▸ WHAT IS BEING ASKED: Please reproduce the data below exactly, from the first line through the line containing "common name: ostrich", and leave every later line out.

****************************************

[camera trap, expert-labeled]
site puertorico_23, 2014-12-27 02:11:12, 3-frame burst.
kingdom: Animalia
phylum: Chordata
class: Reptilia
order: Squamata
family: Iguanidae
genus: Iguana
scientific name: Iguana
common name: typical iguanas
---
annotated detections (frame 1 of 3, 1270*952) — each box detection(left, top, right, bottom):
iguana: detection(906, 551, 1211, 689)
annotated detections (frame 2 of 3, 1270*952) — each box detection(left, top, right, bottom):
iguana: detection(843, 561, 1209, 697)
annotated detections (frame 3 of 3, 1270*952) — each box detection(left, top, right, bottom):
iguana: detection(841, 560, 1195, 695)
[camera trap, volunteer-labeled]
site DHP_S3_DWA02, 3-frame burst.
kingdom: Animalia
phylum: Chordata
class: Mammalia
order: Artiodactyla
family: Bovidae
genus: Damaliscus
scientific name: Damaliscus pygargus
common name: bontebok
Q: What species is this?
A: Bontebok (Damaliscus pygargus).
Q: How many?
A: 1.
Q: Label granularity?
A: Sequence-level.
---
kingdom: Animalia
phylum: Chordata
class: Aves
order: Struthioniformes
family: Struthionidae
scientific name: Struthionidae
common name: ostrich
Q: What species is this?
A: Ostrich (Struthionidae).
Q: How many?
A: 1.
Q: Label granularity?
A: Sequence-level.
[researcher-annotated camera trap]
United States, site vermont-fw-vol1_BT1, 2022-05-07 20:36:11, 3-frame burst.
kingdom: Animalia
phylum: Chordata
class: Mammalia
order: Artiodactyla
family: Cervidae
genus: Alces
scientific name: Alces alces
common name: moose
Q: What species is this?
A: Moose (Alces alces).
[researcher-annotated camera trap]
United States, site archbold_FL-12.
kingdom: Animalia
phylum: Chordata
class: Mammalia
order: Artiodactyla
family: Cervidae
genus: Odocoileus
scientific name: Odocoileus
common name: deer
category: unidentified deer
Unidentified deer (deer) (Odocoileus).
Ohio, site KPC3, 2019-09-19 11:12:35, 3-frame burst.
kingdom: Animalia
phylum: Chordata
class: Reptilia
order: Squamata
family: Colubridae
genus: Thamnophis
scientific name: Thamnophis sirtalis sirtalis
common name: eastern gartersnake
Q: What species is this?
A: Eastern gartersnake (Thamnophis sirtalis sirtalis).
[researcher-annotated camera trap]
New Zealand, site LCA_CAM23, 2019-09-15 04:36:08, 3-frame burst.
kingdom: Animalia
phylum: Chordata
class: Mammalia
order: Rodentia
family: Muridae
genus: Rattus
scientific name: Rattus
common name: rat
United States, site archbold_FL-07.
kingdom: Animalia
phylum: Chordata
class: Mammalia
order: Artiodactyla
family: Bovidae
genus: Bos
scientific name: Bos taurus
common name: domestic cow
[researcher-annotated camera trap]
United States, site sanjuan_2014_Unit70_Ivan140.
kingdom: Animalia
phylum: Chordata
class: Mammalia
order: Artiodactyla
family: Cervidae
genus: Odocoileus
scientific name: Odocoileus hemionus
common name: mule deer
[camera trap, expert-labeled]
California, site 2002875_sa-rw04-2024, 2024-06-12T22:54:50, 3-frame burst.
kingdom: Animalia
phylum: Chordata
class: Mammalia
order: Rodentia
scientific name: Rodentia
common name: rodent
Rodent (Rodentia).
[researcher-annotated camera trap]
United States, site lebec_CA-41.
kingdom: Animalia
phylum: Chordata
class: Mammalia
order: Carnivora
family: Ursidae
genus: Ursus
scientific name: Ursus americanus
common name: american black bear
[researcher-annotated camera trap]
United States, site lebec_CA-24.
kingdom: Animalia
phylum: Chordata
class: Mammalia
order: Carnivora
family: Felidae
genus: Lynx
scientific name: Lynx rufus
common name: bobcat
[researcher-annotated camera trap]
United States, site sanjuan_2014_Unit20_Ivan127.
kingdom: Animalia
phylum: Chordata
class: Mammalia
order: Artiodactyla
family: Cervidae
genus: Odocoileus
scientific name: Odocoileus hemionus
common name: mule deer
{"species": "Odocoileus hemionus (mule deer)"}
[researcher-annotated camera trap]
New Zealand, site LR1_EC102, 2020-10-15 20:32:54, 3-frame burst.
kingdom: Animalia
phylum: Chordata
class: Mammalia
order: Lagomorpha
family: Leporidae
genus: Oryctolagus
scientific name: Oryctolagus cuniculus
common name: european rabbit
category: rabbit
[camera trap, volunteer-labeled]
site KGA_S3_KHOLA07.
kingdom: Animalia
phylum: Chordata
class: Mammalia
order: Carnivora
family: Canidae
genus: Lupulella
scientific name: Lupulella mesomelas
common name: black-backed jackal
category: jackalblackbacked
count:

****************************************

▸ SOLUTION FOR THIS PROBLEM:
[camera trap, expert-labeled]
site puertorico_23, 2014-12-27 02:11:12, 3-frame burst.
kingdom: Animalia
phylum: Chordata
class: Reptilia
order: Squamata
family: Iguanidae
genus: Iguana
scientific name: Iguana
common name: typical iguanas
---
annotated detections (frame 1 of 3, 1270*952) — each box detection(left, top, right, bottom):
iguana: detection(906, 551, 1211, 689)
annotated detections (frame 2 of 3, 1270*952) — each box detection(left, top, right, bottom):
iguana: detection(843, 561, 1209, 697)
annotated detections (frame 3 of 3, 1270*952) — each box detection(left, top, right, bottom):
iguana: detection(841, 560, 1195, 695)
[camera trap, volunteer-labeled]
site DHP_S3_DWA02, 3-frame burst.
kingdom: Animalia
phylum: Chordata
class: Mammalia
order: Artiodactyla
family: Bovidae
genus: Damaliscus
scientific name: Damaliscus pygargus
common name: bontebok
Q: What species is this?
A: Bontebok (Damaliscus pygargus).
Q: How many?
A: 1.
Q: Label granularity?
A: Sequence-level.
---
kingdom: Animalia
phylum: Chordata
class: Aves
order: Struthioniformes
family: Struthionidae
scientific name: Struthionidae
common name: ostrich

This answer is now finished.